## Source passage
◆ ◆ ◆ ◆

# i saw the wierdest thing today



## snowplowpro (Feb 7, 2006)

i saw some guy at a red light today he had a 2011 ford f250 reg cab with a ridgid mount old style western plow i mean i know if you get a good fabricator it could be done but thats just plain wierd .:laughing: but i thought it was kinda cool people are bringing the old stuff back from the dead.:laughing:


----------



## kashman (Jan 13, 2004)

the old stuff is built 2 last.....................................


----------



## MickiRig1 (Dec 5, 2003)

I have seen more old stuff on the road this winter then any other. Mold boards that are just Swiss cheese,totally rusted plows, bent and dented, many trucks with no lights or guides. How do you plow without guides?


----------



## GL&M (Sep 26, 2005)

*he was broke.*

No money for a new plow after he bought the truck.


----------



## tjctransport (Nov 22, 2008)

MickiRig1;1276087 said:


> I have seen more old stuff on the road this winter then any other. Mold boards that are just Swiss cheese,totally rusted plows, bent and dented, many trucks with no lights or guides. How do you plow without guides?


without guides? very hard.
lights is not a dig deal though, i usually plow running parking lights only and the rear arrow stick on flash. no headlights on is easier to see because you don't get reflection from the lights on the snow, and all the roads i do have street lights.


----------



## Pushin 2 Please (Dec 15, 2009)

tjctransport;1276153 said:


> without guides? very hard.
> lights is not a dig deal though, i usually plow running parking lights only and the rear arrow stick on flash. no headlights on is easier to see because you don't get reflection from the lights on the snow, and all the roads i do have street lights.


Agree. I always shut my lights off when I get into the lot, I'm going to plow. Way to bright otherwise!


----------



## snowplowpro (Feb 7, 2006)

GL&M;1276092 said:


> No money for a new plow after he bought the truck.


:laughing::laughing:funny but prob true


----------



## MickiRig1 (Dec 5, 2003)

I could not operate without head lights. I would leave the house and have a State Trooper behind me.With my luck. I had a Bronco II that I put a piece of angle iron spanning the gap between the head lights. I mounted a tractor light in the middle. Run with parking lights on and the tractor light. It worked great!


----------

◆ ◆ ◆ ◆

[Stored dataset items]
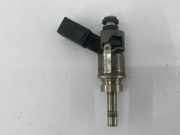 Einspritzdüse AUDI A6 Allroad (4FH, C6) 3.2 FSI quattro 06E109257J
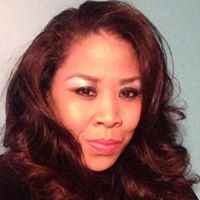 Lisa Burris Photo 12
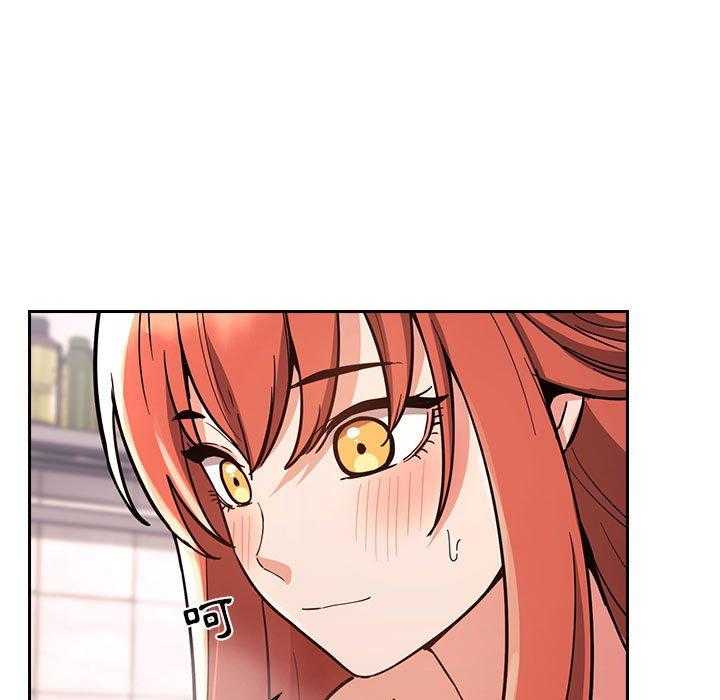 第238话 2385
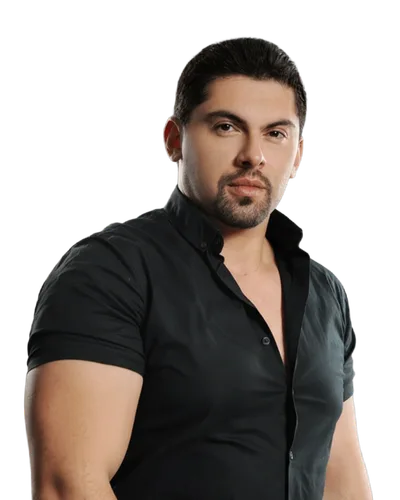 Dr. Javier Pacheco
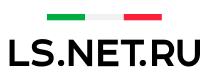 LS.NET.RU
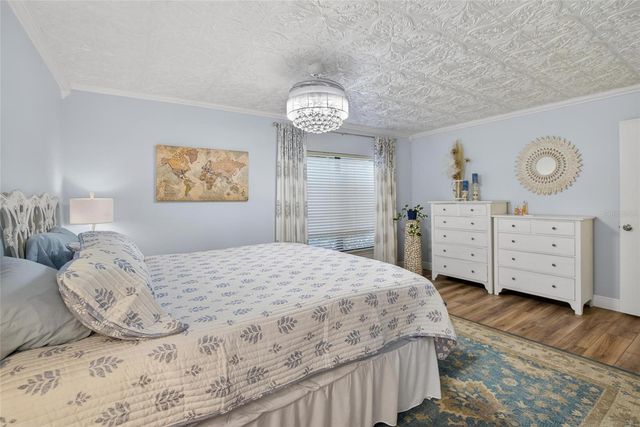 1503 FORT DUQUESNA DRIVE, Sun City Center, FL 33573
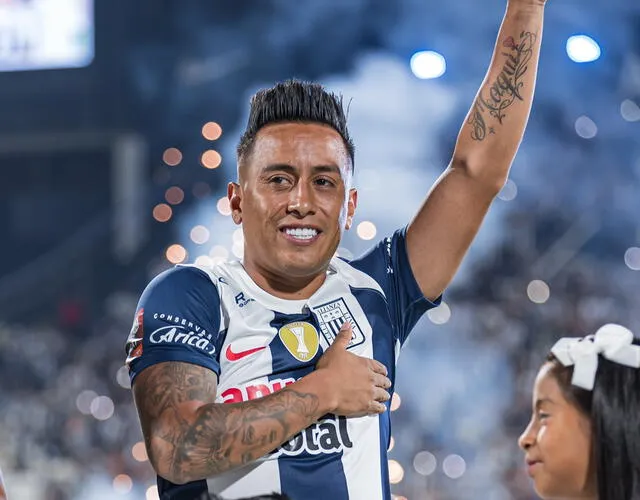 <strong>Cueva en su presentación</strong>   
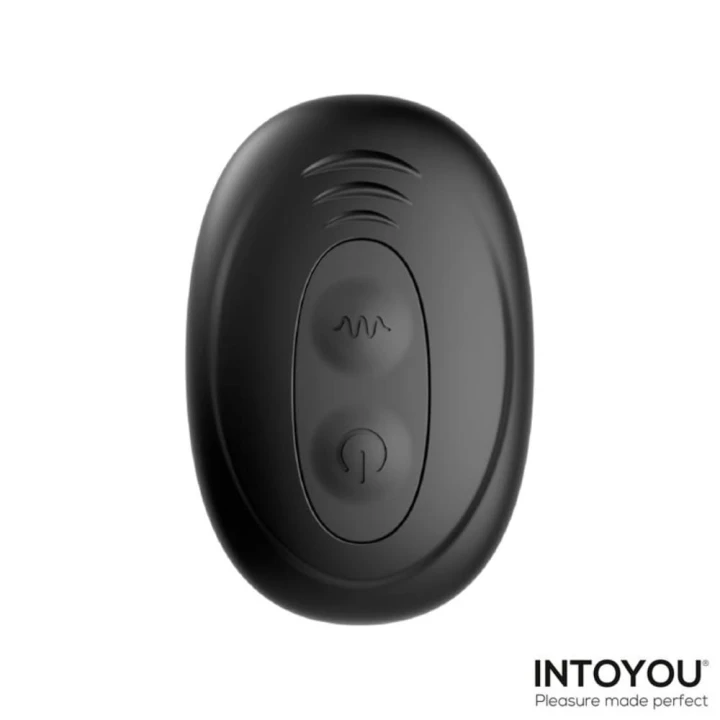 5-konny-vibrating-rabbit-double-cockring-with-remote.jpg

◆ ◆ ◆ ◆

## Aim of the task
Can you reproduce the plowing thread word for word between "## Pushin 2" and "to bright otherwise!", inclusive?

## Your solution
## Pushin 2 Please (Dec 15, 2009)

tjctransport;1276153 said:


> without guides? very hard.
> lights is not a dig deal though, i usually plow running parking lights only and the rear arrow stick on flash. no headlights on is easier to see because you don't get reflection from the lights on the snow, and all the roads i do have street lights.


Agree. I always shut my lights off when I get into the lot, I'm going to plow. Way to bright otherwise!